Compare, for example, “let’s go on holiday” with “let’s go to Amsterdam for a weekend and do a canal tour”. We all understand the concept of holiday, but when we’re not told where we’re going and our questions about it are not clearly answered, it becomes frustrating and we may disengage. Or, and this is a big risk, they fill in the gaps with their own ideas, which may not align with yours. That creates the conditions for disappointment and conflict down the line.

Your audience responds to your abstract and unclear appeals to their attention in the same way. Abstractions do not simulate the world in graphic terms, do not show how a pain is relieved or an aspirations is realised, and are not relatable. As they don’t appeal to our emotions, they are not motivating, which means people will ignore your pitch or communication instantly if they can. If they can’t, they’ll put up resistance to not have to burn calories to understand what you might actually mean.

To inspire people to embrace your idea wholeheartedly and create a better world, you need to make your vision literally visionary. To do that, you need to mentally time travel forward in time, imagine stepping out of your time machine, and observe life in this better world. See how life is different for your audience as a result of embracing your idea. Watch how people behave, think, and relate differently.

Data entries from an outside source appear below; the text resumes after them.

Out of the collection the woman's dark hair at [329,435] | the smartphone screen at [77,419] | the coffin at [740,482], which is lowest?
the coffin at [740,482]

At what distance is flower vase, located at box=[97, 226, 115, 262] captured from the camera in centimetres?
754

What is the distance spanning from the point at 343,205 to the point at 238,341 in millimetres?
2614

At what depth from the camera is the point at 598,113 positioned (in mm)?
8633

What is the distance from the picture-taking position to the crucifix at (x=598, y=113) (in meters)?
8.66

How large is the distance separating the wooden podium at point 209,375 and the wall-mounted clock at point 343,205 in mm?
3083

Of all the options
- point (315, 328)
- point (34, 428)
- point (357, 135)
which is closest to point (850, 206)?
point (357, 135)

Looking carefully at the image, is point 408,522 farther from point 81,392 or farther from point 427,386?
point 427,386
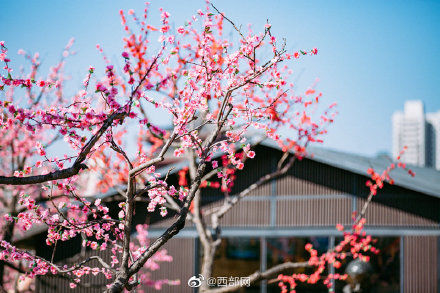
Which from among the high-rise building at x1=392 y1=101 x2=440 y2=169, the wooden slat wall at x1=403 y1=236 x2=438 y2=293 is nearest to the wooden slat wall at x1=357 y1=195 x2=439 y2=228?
the wooden slat wall at x1=403 y1=236 x2=438 y2=293

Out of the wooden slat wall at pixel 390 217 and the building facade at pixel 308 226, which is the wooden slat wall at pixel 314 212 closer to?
the building facade at pixel 308 226

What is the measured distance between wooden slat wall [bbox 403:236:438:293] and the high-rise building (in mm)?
104640

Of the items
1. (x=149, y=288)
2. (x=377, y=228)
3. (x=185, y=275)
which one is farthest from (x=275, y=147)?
(x=149, y=288)

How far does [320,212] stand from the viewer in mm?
11227

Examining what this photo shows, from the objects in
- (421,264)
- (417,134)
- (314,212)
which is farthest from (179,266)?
(417,134)

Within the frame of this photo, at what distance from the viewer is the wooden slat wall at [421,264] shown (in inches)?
403

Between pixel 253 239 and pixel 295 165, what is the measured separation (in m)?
2.14

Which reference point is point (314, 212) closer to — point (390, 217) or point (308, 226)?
point (308, 226)

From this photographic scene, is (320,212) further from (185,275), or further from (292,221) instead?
(185,275)

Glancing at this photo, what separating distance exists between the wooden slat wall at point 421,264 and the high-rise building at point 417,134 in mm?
104640

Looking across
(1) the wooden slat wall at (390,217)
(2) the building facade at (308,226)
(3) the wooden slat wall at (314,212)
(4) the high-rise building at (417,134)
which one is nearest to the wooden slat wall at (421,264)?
(2) the building facade at (308,226)

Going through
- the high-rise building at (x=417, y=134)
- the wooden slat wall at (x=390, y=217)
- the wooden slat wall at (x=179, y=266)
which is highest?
the high-rise building at (x=417, y=134)

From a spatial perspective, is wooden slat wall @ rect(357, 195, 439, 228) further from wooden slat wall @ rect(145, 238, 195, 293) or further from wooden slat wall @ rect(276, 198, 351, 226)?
wooden slat wall @ rect(145, 238, 195, 293)

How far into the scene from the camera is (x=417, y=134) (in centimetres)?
12250
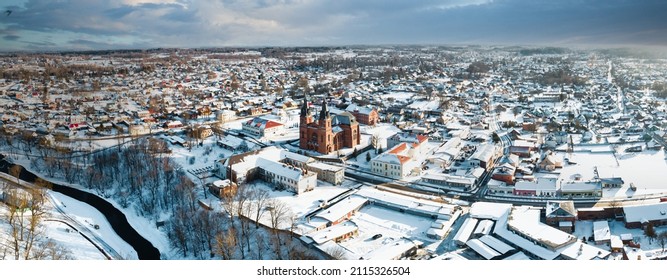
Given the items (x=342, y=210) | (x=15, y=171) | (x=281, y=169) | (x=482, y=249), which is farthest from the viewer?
(x=281, y=169)

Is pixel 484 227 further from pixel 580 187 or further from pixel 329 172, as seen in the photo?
pixel 329 172

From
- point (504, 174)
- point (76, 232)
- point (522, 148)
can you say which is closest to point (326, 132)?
point (504, 174)

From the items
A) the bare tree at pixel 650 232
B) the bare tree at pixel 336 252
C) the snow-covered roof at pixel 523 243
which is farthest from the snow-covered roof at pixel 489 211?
the bare tree at pixel 336 252

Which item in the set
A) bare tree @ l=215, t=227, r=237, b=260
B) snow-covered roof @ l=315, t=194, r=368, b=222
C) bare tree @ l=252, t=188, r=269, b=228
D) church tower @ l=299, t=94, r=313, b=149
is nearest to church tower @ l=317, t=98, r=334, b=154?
church tower @ l=299, t=94, r=313, b=149

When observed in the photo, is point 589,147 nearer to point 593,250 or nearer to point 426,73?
point 593,250

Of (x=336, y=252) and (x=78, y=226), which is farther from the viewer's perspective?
(x=78, y=226)

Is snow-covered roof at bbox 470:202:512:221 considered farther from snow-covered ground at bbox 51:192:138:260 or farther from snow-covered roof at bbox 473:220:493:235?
snow-covered ground at bbox 51:192:138:260

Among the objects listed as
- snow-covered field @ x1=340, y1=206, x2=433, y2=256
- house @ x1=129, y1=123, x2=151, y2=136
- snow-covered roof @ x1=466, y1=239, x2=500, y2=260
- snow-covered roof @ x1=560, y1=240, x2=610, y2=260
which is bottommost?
snow-covered field @ x1=340, y1=206, x2=433, y2=256
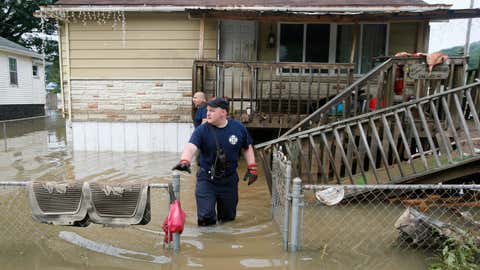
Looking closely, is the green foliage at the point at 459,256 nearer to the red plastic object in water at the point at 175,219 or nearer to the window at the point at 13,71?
the red plastic object in water at the point at 175,219

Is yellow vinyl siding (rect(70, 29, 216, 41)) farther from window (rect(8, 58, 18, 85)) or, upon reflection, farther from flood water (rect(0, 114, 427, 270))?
window (rect(8, 58, 18, 85))

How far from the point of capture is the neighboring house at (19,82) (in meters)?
17.7

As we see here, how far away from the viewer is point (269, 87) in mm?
7922

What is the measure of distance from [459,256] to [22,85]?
21804 millimetres

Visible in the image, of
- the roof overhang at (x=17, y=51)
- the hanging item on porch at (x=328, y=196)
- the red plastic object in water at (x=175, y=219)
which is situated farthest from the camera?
the roof overhang at (x=17, y=51)

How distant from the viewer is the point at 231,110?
25.4 feet

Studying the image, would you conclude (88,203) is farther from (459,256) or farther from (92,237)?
(459,256)

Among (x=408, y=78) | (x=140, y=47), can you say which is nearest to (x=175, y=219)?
(x=408, y=78)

Observe how it makes them feel to not experience their pain anymore or to have realised their aspiration.

Take that vivid mental experience back with you to today and communicate that story to your audience. Show, don’t tell, what they can become. The more visually concrete the language you use is, the more emotionally appealing it will be, and the more it will inspire people to change and make it happen.

Happy time travelling and make hearts sing with your idea!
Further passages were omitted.